While it may take a few moments for readers to begin to piece together the story, given the alternating points of view and the time shifts, Rodrigues pulls it all together in the end. Jessie's mother does the best job of describing the feelings of the teens attempting to make sense of their grief: "The world is changing. Nothing fits where it's supposed to. Even the snow is confused." The impact of Ellie's life on all three of them is clear, and and readers will stay interested as their lives intertwine in ways they never would have discovered before her death.
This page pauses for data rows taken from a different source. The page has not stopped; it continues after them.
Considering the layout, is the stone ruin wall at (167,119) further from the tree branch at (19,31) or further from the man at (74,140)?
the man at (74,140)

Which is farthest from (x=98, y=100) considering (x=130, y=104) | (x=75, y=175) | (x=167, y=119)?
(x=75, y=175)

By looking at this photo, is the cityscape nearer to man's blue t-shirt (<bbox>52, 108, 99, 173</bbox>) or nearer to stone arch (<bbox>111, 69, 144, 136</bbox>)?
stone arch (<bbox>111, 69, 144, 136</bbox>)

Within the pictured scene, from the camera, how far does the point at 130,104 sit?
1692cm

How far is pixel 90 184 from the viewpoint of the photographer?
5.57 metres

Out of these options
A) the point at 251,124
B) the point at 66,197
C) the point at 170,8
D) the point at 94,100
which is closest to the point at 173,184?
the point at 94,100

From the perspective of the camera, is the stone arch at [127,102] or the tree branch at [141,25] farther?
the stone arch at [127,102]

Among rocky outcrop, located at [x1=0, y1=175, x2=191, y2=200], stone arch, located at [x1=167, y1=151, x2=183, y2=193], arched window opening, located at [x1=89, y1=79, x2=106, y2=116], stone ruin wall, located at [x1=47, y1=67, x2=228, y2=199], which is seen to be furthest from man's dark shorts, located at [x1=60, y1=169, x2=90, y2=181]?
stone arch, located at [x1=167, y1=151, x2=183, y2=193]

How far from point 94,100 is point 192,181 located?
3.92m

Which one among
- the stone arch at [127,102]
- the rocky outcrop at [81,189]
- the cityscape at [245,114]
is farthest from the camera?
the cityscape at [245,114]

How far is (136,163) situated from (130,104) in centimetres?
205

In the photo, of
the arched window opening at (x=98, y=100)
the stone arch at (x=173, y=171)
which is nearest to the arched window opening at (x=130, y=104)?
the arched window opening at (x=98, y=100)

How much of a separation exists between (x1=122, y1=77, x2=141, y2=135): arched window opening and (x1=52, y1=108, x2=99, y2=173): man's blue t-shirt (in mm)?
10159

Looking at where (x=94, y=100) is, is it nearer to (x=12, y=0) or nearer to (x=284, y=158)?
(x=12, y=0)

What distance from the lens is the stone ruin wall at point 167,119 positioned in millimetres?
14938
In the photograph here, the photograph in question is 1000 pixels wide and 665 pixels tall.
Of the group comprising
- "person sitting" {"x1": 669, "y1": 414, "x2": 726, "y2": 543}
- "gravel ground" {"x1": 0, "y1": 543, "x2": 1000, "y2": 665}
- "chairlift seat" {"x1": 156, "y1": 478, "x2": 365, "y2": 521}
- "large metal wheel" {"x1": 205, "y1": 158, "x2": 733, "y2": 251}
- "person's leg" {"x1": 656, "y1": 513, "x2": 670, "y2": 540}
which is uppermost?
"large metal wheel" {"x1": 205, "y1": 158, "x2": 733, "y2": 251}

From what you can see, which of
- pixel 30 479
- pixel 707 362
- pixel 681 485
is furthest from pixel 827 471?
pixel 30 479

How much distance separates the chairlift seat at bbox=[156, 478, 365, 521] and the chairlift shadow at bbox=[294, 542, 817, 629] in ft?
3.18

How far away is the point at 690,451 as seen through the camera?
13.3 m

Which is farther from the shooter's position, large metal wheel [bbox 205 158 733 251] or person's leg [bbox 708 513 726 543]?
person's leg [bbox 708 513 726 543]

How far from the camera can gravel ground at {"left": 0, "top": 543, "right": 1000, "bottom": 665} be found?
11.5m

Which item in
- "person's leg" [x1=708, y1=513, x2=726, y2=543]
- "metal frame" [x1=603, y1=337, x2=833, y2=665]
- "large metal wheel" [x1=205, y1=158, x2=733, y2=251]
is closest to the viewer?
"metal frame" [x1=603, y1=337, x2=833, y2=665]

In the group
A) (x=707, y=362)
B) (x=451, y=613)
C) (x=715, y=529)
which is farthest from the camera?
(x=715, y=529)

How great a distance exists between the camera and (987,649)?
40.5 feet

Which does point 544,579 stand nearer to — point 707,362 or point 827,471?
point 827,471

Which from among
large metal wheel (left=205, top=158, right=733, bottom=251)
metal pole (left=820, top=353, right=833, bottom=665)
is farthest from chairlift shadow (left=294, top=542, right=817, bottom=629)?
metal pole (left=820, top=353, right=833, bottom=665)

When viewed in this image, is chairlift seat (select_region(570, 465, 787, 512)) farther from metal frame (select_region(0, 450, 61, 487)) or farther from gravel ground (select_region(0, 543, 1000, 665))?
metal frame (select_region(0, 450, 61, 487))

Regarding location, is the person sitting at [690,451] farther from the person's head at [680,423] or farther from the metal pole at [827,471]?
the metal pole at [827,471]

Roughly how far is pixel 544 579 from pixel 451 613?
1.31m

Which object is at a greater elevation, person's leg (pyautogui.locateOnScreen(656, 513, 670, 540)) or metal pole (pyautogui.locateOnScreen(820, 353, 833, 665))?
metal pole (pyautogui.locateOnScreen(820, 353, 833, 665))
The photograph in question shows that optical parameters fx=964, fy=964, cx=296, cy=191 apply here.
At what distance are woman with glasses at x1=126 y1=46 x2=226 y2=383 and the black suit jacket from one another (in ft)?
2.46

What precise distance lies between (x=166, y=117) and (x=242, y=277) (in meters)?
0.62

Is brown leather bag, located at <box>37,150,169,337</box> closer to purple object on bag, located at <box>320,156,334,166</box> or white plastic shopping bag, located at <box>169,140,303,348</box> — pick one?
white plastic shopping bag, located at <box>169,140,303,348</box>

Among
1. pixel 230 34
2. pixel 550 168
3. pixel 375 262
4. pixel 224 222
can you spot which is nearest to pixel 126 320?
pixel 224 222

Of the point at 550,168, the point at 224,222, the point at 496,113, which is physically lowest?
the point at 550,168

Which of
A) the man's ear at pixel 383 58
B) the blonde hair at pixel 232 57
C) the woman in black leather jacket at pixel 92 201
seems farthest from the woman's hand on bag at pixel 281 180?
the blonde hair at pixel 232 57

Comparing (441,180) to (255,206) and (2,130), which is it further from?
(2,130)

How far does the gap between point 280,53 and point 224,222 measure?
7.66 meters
A realistic journey covering both before and after the death of a loved one, 34 Pieces of You will appeal to fans of serious, realistic fiction such as Cut by Patricia McCormick and Wintergirls by Laurie Halse Anderson. --Shanyn Day, blogger at Chick Loves Lit

Discover: Three teenagers find connections and emotions unknown to them before the death of their friend.

Simon Pulse, $16.99, hardcover, 336p., ages 14-up, 9781442439061

Sky Color

by Peter H. Reynolds


With this inspiring picture book about opening up the imagination, Peter H. Reynolds completes the "creatrilogy" begun with The Dot.

In The Dot, Vashti tells her teacher, "I just can't draw!" and her teacher suggests, "Just make a mark and see where it takes you." Fans of Ish may recall Marisol as the little sister who creates a "crumpled gallery" of her brother Ramon's discarded drawings. Now Marisol takes center stage. She exhibits her own drawings and paintings, and she believes "everybody was an artist." Marisol gives a set of paints wrapped in a red ribbon to a boy in plaid pants and glasses. She widens her concept of what the sky looks like when there's no blue paint for the mural in the library. Reynolds washes the spread in sunset shades of orange and pineapple when Marisol looks out the school bus window as "the sun lowered closer to the horizon." As day turns to night, she sees a swath of burgundy and grape. Marisol dreams the solution to the missing blue: a sky with colors "too many to count."

A subtheme follows the bespectacled boy and his new box of paints. It sits on his desk in class; he carries it to the library to paint the mural. He's begun to think of himself as an artist. As Marisol at last paints the sky, the bespectacled boy asks, "What color is that?" (an echo of Leon derailing Ramon with "What is that?" in Ish). Unflappable Marisol replies, "That?... That is sky color." Brava! --Jennifer M. Brown, children's editor, Shelf Awareness

Discover: The uplifting, imagination-affirming conclusion to the "creatrilogy" begun with The Dot and Ish.